TÂCHES -
[A] D'après le texte sur l'Accord de Paris, dans quel contexte faut-il renforcer la riposte mondiale à la menace des changements climatiques ?
[B] Poursuivez le texte sur l'Accord de Paris juste après sa dernière phrase.

##### TEXTE DE LA PAGE

1. L’objet et le but de l’Accord de Paris (préambule et article 2)
6. L’objet et le but de l’Accord de Paris, tels qu’énoncés explicitement dans son préambule
et son article 2, sont de « renforcer la riposte mondiale à la menace des changements
climatiques, dans le contexte du développement durable et de la lutte contre la pauvreté ».
7. L’article 2 de l’Accord de Paris fixe comme résultat à atteindre, la limitation de
l’augmentation de la température mondiale « nettement en dessous de 2 °C par rapport aux
niveaux préindustriels et en poursuivant l’action menée pour limiter l’élévation de la
température à 1,5 °C par rapport aux niveaux préindustriels, étant entendu que cela réduirait
sensiblement les risques et les effets des changements climatiques », à renforcer la capacité
d’adaptation et à rendre les flux financiers compatibles avec un profil d’évolution vers un
développement à faible émission de gaz à effet de serre et résilient aux changements
climatiques.

##########
##### DONNÉES DE L'EXERCICE

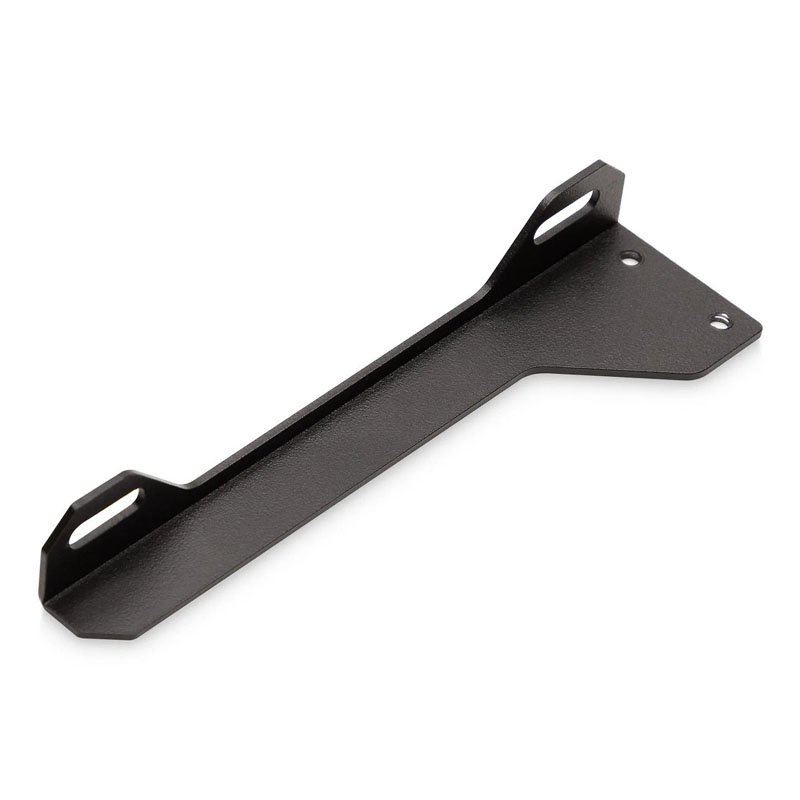 EK Water Blocks EK-Loop Angled Bracket - 140/120mm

##########

RÉPONSES NUMÉROTÉES -
[A] Dans le contexte du développement durable et de la lutte contre la pauvreté.

[B]
8. Cela constitue le prisme à travers lequel toutes les dispositions de l’Accord, y compris
l’article 4, doivent être lues.
9. L’Accord de Paris est ainsi un enchaînement de buts et de moyens. Le préambule énonce
le but de l’Accord qui est rappelé dans l’article 2, qui identifie le moyen pour y parvenir (la
limitation de l’élévation de la température). Ensuite, ce moyen constitue lui-même le but au
regard duquel l’article 4, analysé ci-après, identifie de nouveaux moyens (le plafonnement des
émissions de gaz à effet de serre), qui constituent à leur tour des buts poursuivis par d’autres
moyens encore (les CDN et les différentes procédures prévues).
10. En outre, l’Accord de Paris n’existe pas de manière isolée. Il doit être interprété
notamment au regard de la Convention-cadre des Nations unies sur les changements
climatiques (CCNUCC). Or, l’objet et le but de ce cadre conventionnel, tels qu’énoncés à
l’article 2 de la CCNUCC, sont de parvenir à stabiliser les concentrations de gaz à effet de serre
à un niveau qui empêche toute perturbation anthropique dangereuse du système climatique.
L’Accord de Paris rend opérationnel cet objectif fondamental et doit être interprété de manière
cohérente avec lui.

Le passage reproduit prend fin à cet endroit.